* **PROMPT**
The line containing "genus: Equus" marks where copying starts, so set down that line and each one after it exactly, through the end of the records.

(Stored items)
Content starts
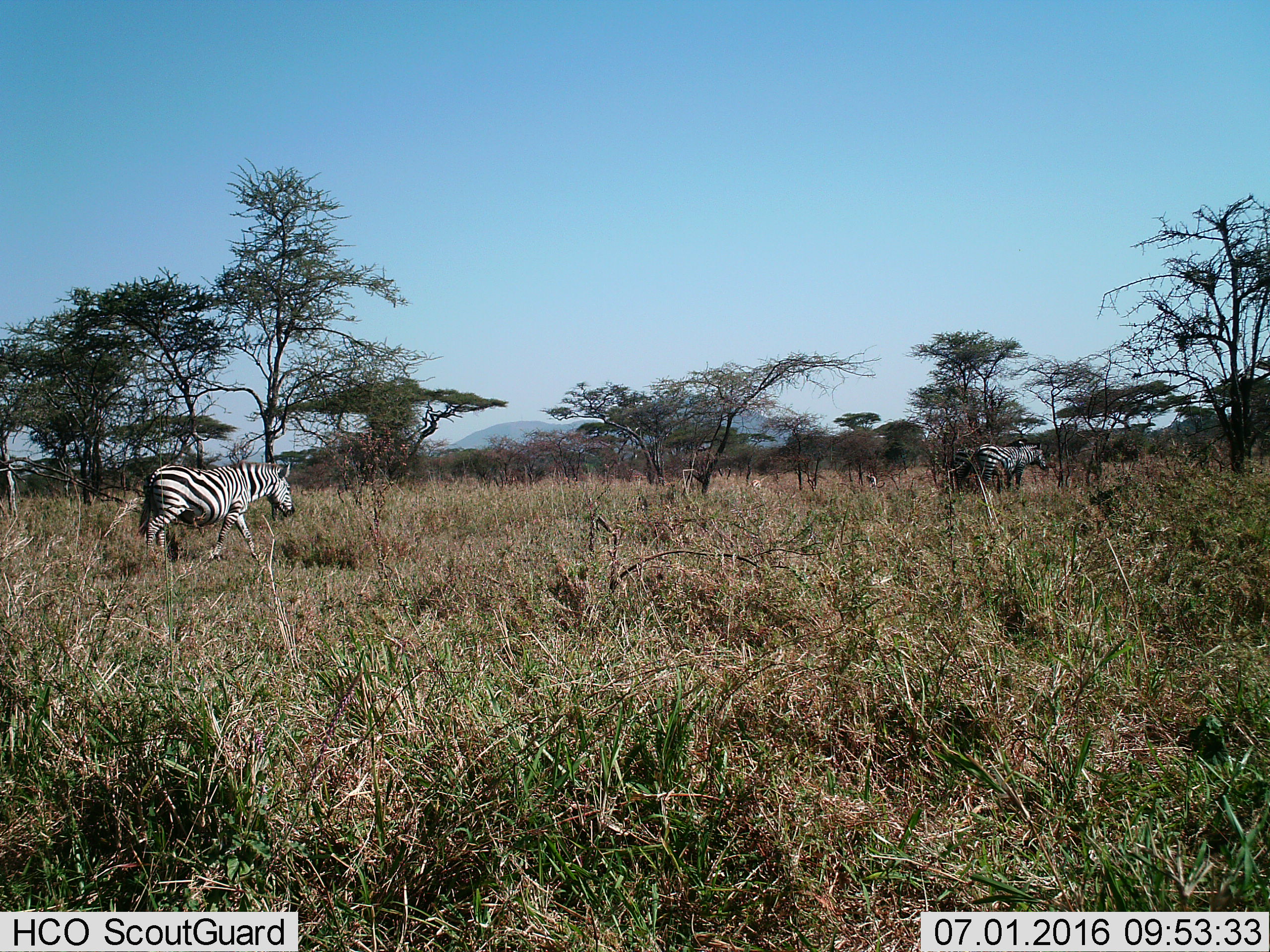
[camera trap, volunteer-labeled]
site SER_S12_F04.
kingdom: Animalia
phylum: Chordata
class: Mammalia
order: Perissodactyla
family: Equidae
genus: Equus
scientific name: Equus quagga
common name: plains zebra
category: zebraplains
Zebraplains (plains zebra) (Equus quagga), count 2. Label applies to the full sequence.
Content ends
* **RESULT FOR THIS EXERCISE**
genus: Equus
scientific name: Equus quagga
common name: plains zebra
category: zebraplains
Zebraplains (plains zebra) (Equus quagga), count 2. Label applies to the full sequence.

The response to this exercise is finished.